最近在解決wifi的一些問題,故研究下wifi源碼。
該源碼是基于Android4.3,其他版本略有改動,大致流程一樣。
這篇主要說一下wifi的啟動流程。
WifiManager
先從wifi的開啟來看,WifiManager中提供了接口用來控制wifi開關,setWifiEnabled,參數true表示開啟、false表示關閉。
public boolean setWifiEnabled(boolean enabled) {
try {
return mService.setWifiEnabled(enabled);
} catch (RemoteException e) {
return false;
}
}
該方法調用到WifiService中的setWifiEnabled。
WifiService
public synchronized boolean setWifiEnabled(boolean enable) {
enforceChangePermission();
Slog.d(TAG, "setWifiEnabled: " + enable + " pid=" + Binder.getCallingPid()
+ ", uid=" + Binder.getCallingUid());
if (DBG) {
Slog.e(TAG, "Invoking mWifiStateMachine.setWifiEnabled\n");
}
/*
* Caller might not have WRITE_SECURE_SETTINGS,
* only CHANGE_WIFI_STATE is enforced
*/
long ident = Binder.clearCallingIdentity();
try {
if (! mSettingsStore.handleWifiToggled(enable)) {
// Nothing to do if wifi cannot be toggled
return true;
}
} finally {
Binder.restoreCallingIdentity(ident);
}
mWifiController.sendMessage(CMD_WIFI_TOGGLED);
return true;
}
enforceChangePermission 判斷調用的進程是否有權限。想要開關wifi需要CHANGE_WIFI_STATE 權限。
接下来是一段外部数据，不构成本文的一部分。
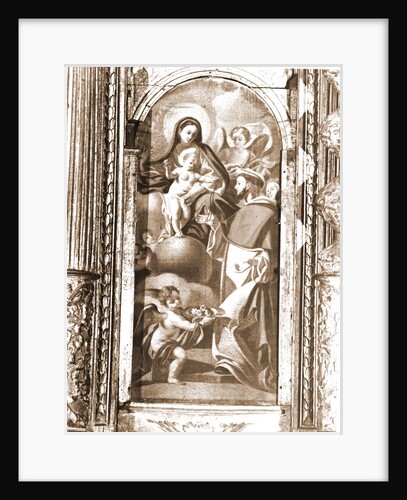 I, Collegiata di S. Michele, Citta Sant'Angelo, Pescara, Abruzzo by Anonymous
handleWifiToggled 判斷飛行模式、保存wifi 操作的狀態。
向WifiController發送消息。CMD_WIFI_TOGGLED
WifiController
WifiController在WIfiService的構造函數中初始化、并開始運行。
WifiController繼承了StateMachine,是一個狀態機。其構造函數如下
WifiController(Context context, WifiService service, Looper looper) {
super(TAG, looper);
//....
addState(mDefaultState);
addState(mApStaDisabledState, mDefaultState);
addState(mStaEnabledState, mDefaultState);
addState(mDeviceActiveState, mStaEnabledState);
addState(mDeviceInactiveState, mStaEnabledState);
addState(mScanOnlyLockHeldState, mDeviceInactiveState);
addState(mFullLockHeldState, mDeviceInactiveState);
addState(mFullHighPerfLockHeldState, mDeviceInactiveState);
addState(mNoLockHeldState, mDeviceInactiveState);
addState(mStaDisabledWithScanState, mDefaultState);
addState(mApEnabledState, mDefaultState);
addState(mEcmState, mDefaultState);
if (mSettingsStore.isScanAlwaysAvailable()) {
setInitialState(mApStaDisabledState);
} else {
setInitialState(mApStaDisabledState);
}
}
上述函數中addState的格式,可以看出各狀態之間的關系。
然后通過wifi是否可以一直掃描(isScanAlwaysAvailable)設置狀態機初始狀態。
ApStaDisabledState和StaDisabledWithScanState兩種狀態處理CMD_WIFI_TOGGLED消息時一樣的。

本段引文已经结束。